- **Text shown**:
-=-=-=-=-

Subsec. (b)(7). Pub. L. 101–549, § 230(5), struck out par. (7) which read as follows: “The Congress hereby declares and establishes as a research objective, the development of propulsion systems and emission control technology to achieve standards which represent a reduction of at least 90 per centum from the average emissions of oxides of nitrogen actually measured from light duty motor vehicles manufactured in model year 1971 not subject to any Federal or State emission standard for oxides of nitrogen. The Administrator shall, by regulations promulgated within one hundred and eighty days after August 7, 1977, require each manufacturer whose sales represent at least 0.5 per centum of light duty motor vehicle sales in the United States, to build and, on a regular basis, demonstrate the operation of light duty motor vehicles that meet this research objective, in addition to any other applicable standards or requirements for other pollutants under this chapter. Such demonstration vehicles shall be submitted to the Administrator no later than model year 1979 and in each model year thereafter. Such demonstration shall, in accordance with applicable regulations, to the greatest extent possible, (A) be designed to encourage the development of new powerplant and emission control technologies that are fuel efficient, (B) assure that the demonstration vehicles are or could reasonably be expected to be within the productive capability of the manufacturers, and (C) assure the utilization of optimum engine, fuel, and emission control systems.”
Subsec. (d). Pub. L. 101–549, § 203(b)(1), substituted “provide that except where a different useful life period is specified in this subchapter” for “provide that”.
Subsec. (d)(1). Pub. L. 101–549, § 203(b)(2), (3), inserted “and light-duty trucks up to 3,750 lbs. LVW and up to 6,000 lbs. GVWR” after “engines” and substituted for semicolon at end “, except that in the case of any requirement of this section which first becomes applicable after November 15, 1990, where the useful life period is not otherwise specified for such vehicles and engines, the period shall be 10 years or 100,000 miles (or the equivalent), whichever first occurs, with testing for purposes of in-use compliance under section 7541 of this title up to (but not beyond) 7 years or 75,000 miles (or the equivalent), whichever first occurs;”.
Subsec. (f). Pub. L. 101–549, § 207(b), added (after subsec. (m) at end) subsec. (f) relating to regulations applicable to buses for model years after 1990.
Subsecs. (g) to (i). Pub. L. 101–549, § 203(a), added subsecs. (g) to (i).
Subsecs. (j) to (m). Pub. L. 101–549, §§ 204–207(a), added subsecs. (j) to (m).
1977—Subsec. (a)(1). Pub. L. 95–190, § 14(a)(60), restructured subsec. (a) by providing for designation of par. (1) to precede “The Administrator” in place of “Except as”.
Pub. L. 95–95, § 401(d)(1), substituted “Except as otherwise provided in subsection (b) of this section the Administrator” for “The Administrator”, “cause, or contribute to, air pollution which may reasonably be anticipated to endanger public health or welfare” for “causes or contributes to, or is likely to cause or contribute to, air pollution which endangers the public health or welfare”, and “useful life (as determined under subsection (d) of this section, relating to useful life of vehicles for purposes of certification), whether such vehicles and engines are designed as complete systems or incorporate devices” for “useful life (as determined under subsection (d) of this section) whether such vehicles and engines are designed as complete systems or incorporated devices”.

-=-=-=-=-

(Recorded data)
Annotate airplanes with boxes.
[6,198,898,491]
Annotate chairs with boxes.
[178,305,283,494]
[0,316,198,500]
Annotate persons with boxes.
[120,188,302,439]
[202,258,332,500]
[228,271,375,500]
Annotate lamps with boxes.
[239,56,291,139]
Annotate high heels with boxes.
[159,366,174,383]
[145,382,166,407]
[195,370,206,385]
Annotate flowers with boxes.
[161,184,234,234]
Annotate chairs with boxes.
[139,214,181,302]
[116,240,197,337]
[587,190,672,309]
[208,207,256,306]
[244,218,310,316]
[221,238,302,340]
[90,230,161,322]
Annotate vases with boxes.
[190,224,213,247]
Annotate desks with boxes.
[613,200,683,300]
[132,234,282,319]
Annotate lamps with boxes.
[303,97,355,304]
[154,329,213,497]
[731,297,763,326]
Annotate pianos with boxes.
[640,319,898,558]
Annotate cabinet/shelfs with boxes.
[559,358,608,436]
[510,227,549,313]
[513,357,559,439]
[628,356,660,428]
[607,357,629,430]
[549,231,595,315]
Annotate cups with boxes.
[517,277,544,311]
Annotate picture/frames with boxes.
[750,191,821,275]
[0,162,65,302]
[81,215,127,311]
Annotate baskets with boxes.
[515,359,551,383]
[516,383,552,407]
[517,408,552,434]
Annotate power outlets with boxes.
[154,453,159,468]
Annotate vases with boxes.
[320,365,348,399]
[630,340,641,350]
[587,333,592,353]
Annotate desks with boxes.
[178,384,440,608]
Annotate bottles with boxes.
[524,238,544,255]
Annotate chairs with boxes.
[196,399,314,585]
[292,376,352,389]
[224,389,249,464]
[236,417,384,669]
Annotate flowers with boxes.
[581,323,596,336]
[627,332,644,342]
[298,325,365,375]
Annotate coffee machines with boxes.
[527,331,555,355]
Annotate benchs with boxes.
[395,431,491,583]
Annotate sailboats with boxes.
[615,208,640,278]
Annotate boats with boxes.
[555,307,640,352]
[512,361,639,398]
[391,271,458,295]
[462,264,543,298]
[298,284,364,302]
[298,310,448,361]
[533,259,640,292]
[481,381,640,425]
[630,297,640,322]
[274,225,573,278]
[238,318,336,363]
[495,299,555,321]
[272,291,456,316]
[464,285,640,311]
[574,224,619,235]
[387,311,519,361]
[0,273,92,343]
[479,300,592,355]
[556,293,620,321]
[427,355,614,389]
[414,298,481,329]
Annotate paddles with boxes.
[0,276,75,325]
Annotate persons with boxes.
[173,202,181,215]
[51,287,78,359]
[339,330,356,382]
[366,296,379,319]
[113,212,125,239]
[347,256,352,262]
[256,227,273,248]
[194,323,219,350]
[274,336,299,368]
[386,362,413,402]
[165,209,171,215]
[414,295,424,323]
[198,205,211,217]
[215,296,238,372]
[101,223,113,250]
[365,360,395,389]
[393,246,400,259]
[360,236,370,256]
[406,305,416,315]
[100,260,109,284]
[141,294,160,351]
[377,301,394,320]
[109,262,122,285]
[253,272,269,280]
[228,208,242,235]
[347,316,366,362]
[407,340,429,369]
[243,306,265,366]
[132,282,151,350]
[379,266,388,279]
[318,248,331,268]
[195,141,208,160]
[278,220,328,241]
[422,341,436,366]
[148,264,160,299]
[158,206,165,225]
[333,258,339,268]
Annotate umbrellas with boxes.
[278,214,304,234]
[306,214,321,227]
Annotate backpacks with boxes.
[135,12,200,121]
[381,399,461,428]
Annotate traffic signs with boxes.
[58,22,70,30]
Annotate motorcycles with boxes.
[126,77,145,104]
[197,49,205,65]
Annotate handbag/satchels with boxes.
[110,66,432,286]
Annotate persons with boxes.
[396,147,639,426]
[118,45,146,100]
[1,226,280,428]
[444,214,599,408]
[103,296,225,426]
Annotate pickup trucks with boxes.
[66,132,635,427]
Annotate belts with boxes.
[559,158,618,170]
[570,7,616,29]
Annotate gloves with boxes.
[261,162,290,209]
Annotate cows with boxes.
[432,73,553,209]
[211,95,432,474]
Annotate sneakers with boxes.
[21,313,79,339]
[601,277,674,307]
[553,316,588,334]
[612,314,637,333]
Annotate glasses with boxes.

-=-=-=-=-

- **Goal A**: In the amendment notes, what reduction in oxides of nitrogen emissions did the research objective struck out of subsection (b)(7) call for?
- **Goal B**: Extend the amendment notes on this statute, picking up after their final entry.

- **Task answer A**: A reduction of at least 90 per centum from the average emissions measured from light duty motor vehicles manufactured in model year 1971.

- **Task answer B**:
Subsec. (a)(2). Pub. L. 95–95, § 214(a), substituted “prescribed under paragraph (1) of this subsection” for “prescribed under this subsection”.
Subsec. (a)(3). Pub. L. 95–95, § 224(a), added par. (3).
Subsec. (a)(3)(B). Pub. L. 95–190, § 14(a)(61), (62), substituted provisions setting forth applicable periods of from June 1 through Dec. 31, 1978, June 1 through Dec. 31, 1980, and during each period of June 1 through Dec. 31 of each third year thereafter, for provisions setting forth applicable periods of from June 1 through Dec. 31, 1979, and during each period of June 1 through Dec. 31 of each third year after 1979, and substituted “from any” for “of from any”.
Subsec. (a)(3)(E). Pub. L. 95–190, § 14(a)(63), substituted “1978, in the case of hydrocarbons and carbon monoxide, and June 1, 1980, in the case of oxides of nitrogen” for “1979,”.
Subsec. (a)(4). Pub. L. 95–95, § 214(a), added par. (4).
Subsec. (a)(5). Pub. L. 95–95, § 215, added par. (5).
Subsec. (a)(6). Pub. L. 95–95, § 216, added par. (6).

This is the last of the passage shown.